Depicting his client as an outstanding high-school athlete who became a valuable public servant, Schmidt suggests that consumption of ultrasweet junk food (the much publicized ``Twinkies defense'') may have caused the violent trauma that rendered White capable of murder.

Miss Mann mocks the jargon of a clutch of psychiatrists simply by quoting from their testimony.

In the end the jury finds White guilty only of voluntary manslaughter. The lenient verdict led to rioting by homosexuals and their sympathizers. Dan White served only five years in prison and committed suicide after being released on parole.

The author has been hard pressed to keep her voluminous material within the limits of even a long two-act play. One of her devices is to intercut the trial testimony with interludes, observations, and reminiscences by individuals who knew Dan White and/or his victims. While this is useful background for the spectator, it sometimes distracts from the central drama. On the other hand, one of the play's most powerful interludes is Dan White's police-station interrogation.

Whether major or minor, the numerous real-life characters and composites are acted with conviction. The cast includes Mary McDonnell (Mrs. White), Adam Redfield (Milk's young friend), as well as Lisabeth Bartlet, Jon DeVries, Donal Donnelly, Nicholas Hormann, Earle Hyman, and Nicholas Kepros, most of whom play more than one role.

Set designer Ming Cho Lee has created an abstract playing space for the court-centered scenes and has used photo murals along the theater's side walls to picture the court building. Seating a group of spectators at the back of the stage apparently is intended to suggest a jurors' section and an arena-style staging.
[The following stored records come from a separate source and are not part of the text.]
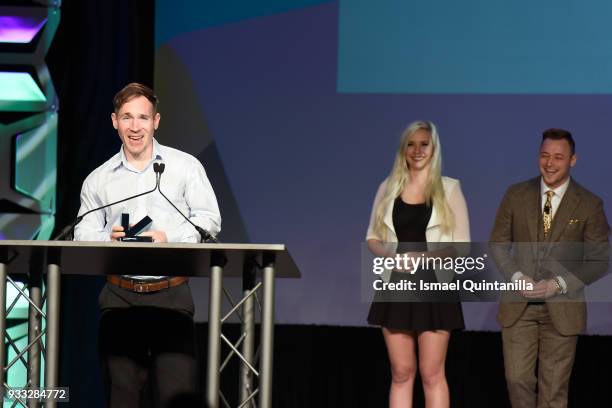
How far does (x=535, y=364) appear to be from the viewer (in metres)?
5.10

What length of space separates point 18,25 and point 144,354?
327 cm

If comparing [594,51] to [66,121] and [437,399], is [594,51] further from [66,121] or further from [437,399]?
[66,121]

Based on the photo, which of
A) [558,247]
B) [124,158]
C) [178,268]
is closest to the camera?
[178,268]

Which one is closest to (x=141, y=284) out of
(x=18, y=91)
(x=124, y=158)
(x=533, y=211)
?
(x=124, y=158)

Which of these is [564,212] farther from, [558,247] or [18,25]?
[18,25]

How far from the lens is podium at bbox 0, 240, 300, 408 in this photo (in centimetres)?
320

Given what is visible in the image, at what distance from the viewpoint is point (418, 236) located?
4965 millimetres

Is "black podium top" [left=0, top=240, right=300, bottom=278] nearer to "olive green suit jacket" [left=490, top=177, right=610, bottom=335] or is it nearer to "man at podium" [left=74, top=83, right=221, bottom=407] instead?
"man at podium" [left=74, top=83, right=221, bottom=407]

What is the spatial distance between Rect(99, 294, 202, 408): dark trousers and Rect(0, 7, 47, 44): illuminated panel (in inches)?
121

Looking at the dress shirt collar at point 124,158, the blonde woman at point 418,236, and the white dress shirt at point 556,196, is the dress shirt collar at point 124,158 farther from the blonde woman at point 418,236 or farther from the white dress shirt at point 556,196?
the white dress shirt at point 556,196

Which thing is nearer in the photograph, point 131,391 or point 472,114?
point 131,391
The production abounds in lighting effects and audio-visual aids, including film sequences from Robert Epstein and Richard Schmiechen's Oscar-winning ``The Times of Harvey Milk.'' Jennifer von Mayrhauser designed thecostumes.

``Execution of Justice'' began as a commissioned work by San Francisco's Eureka Theatre Company and premiered professionally at the Actors Theatre of Louisville. It has been presented at several other regional playhouses, including Washington's Arena Stage, which is credited with helping develop the production's audio and video. The House of Blue Leaves Black comedy by John Guare. Directed by Jerry Zaks.

Staged with antic aptitude by Jerry Zaks, the Lincoln Center Theater revival of John Guare's ``The House of Blue Leaves'' realizes all of the play's uninhibited farcicality without losing any of its blackness as a tragedy of frustration. The 1971 New York Drama Critics' Circle Prize-winner exemplifies eccentric playmaking with a zestful combination of the hilarious and the horrific.

``The House of Blue Leaves'' deals with a round of preposterous events occurring in Queens, New York, on Oct. 4, 1965, the day Pope Paul visited the borough. Principal among those who become involved in the event are Artie Shaughnessy (John Mahoney), a zoo keeper afflicted with an ambition to write movie song hits; Artie's mentally disturbed wife, Bananas (Swoosie Kurtz); his girlfriend, Bunny (Stockard Channing), whose fantasy world is inspired by fan magazines; and his AWOL GI son, Ronnie (Ben Stiller), who is preparing to blow up the Pope.

The rise and inevitable fall of Artie's unfounded hopes provide the central impetus of a savagely comic work that unfolds with the energy of an animated cartoon and the surrealism of a nightmare.

Mr. Guare's bizarre, iconoclastic, and ultimately chilling mixture of comedy and disaster is not for all tastes.

But ``The House of Blue Leaves,'' which runs through April 27 at the Mitzi E. Newhouse Theater, could scarcely have been more adroitly dealt with than by Mr. Zaks and his actors. The production was designed by Tony Walton (scenery), Paul Gallo (lighting), and Ann Roth (costumes).